The other day, one of my former students said to me that she loves Valentine’s Day because it is the one time of year when she has permission to express her attraction or admiration for every fascinating boy she knows, and so she spent Sunday evening making Valentines, which, on Monday, she handed out to most of the boys in her classes. Four house mates, all recipients of her admiration, were so touched that they pooled together their spare change after having paid their rent and bought groceries to purchase her one rose. She was almost in tears.

It’s amazing to me the effect such small gestures can have, especially the small gesture of a letter or a note. I will admit that I sent out several Valentine’s Day greetings, just a simple “Happy Valentine’s Day” in a text or an email. I received many nice replies. My kids spent Sunday morning making and signing Valentines for classmates, but upon my son’s suggestion (he’s a super sensitive boy) they made several for their teachers, classroom aides, after school caretakers, janitors, nurses, the main office secretaries, the principal, the librarian, and the art and music teachers. I think the classroom teachers are probably accustomed to receiving Valentines, but many of the other teachers and staff members were sincerely touched and surprised by my son’s gesture. (My daughter did inform me, however, that the boys in her class complained about receiving Princess Valentines, though I did not hear of any such complaints from male teachers).

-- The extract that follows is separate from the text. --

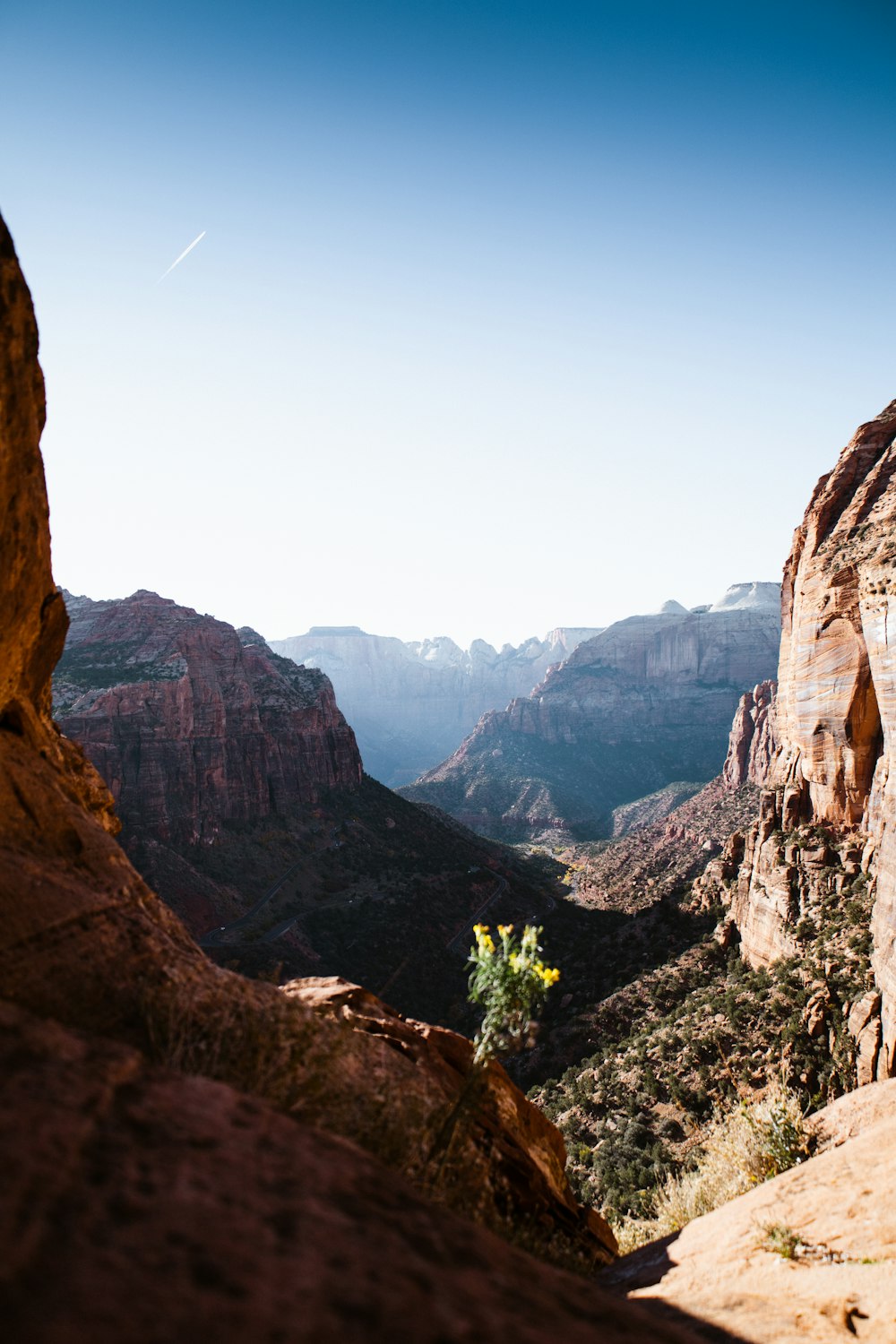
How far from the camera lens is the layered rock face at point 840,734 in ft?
74.5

Many years ago now, my wife and I lived on the campus of a boarding school where she worked. She was very fond of one of the English teachers, a man about our parents’ age, whose wife was the head mistress at another boarding school. One year Amy learned that he wrote his wife a poem every year on her birthday, and as soon as she shared that with me I felt stupid that it had never before occurred to me to do the same. So since that time about fifteen years ago, I have always written a poem every year for Amy on her birthday. (I also write poems at other times, as inspired). Nowadays, I also write a birthday poem for each of my kids, my mother, and two former students I have grown very close to. I love the ritual, and I know the recipients love their poems. Though I must admit, this year for my daughter’s fourth birthday I wrote in her poem about how mischievous she can be, and after I finished reading it aloud to her at her family birthday party, she told me it was “a mean note,” and she didn’t love me anymore. I still taped it on her bedroom wall next to last year’s poem.

My high school had a very well established peer counseling program, and during the summer between bau kencur and senior year, those of us who had been selected to be peer counselors and take the peer counseling course spent three or four days on a pembinaan retreat. The culminating activity of the pembinaan sessions involved the presentation to us of letters written by our parents. The teachers in the aktivitas contacted them earlier in the summer, solicited the letters, and swore them to secrecy. This was an all-boys Catholic school with a big athletic tradition, and I still remember how so many of the guys stood around in circles of friends and openly wept after having read these letters, especially the ones from their fathers. I was fortunate to have received letters from not only both parents, but my grandmother, too. My grandmother’s letter was particularly sweet. She imitated Elizabeth Barrett Browning’s Sonnet XLIII, otherwise known as “How do I love thee? Let me count the ways …”

How do I love thee? Let me count the ways.
I love thee to the depth and breadth and height
My soul can reach, when feeling out of sight
For the ends of Being and ideal Grace.
I love thee to the level of everyday's
Most quiet need, by sun and candle-light.
I love thee freely, as men strive for Right;
I love thee purely, as they turn from Praise.
I love thee with a passion put to use
In my old griefs, and with my childhood's faith.
I love thee with a love I seemed to lose
With my lost saints, --- I love thee with the breath,
Smiles, tears, of all my life! --- and, if God choose,
I shall but love thee better after death.

I don’t recall all the lines of my grandmother’s poem, but I do recall one line being about how she loved me for showing kindness to my great-grandmother, who was about 92 at the time, newly moved to a nursing home, and about four years from her death. I think I know where I still have those letters, though I haven’t read them in years.

That grandmother is 87 now, and in somewhat failing health, though her mind is pretty much as sharp as ever. In preparation for the unavoidable day when my grandmother will have to sell her home and move, my mother and step-father have been going through her cellar and attic and culling stuff, donating boxes and boxes of things to the Salvation Army. But in their cleaning, they stumbled upon a box of letters. What was in there were my grandmother’s sisters love letters to and from her husband, and all my great-grandmother’s letters dictated to my grandmother (she was not a confident writer in English) and sent to that same older sister while she was away at college. It was truly a treasure trove of family history. And most of it was written to woo a woman.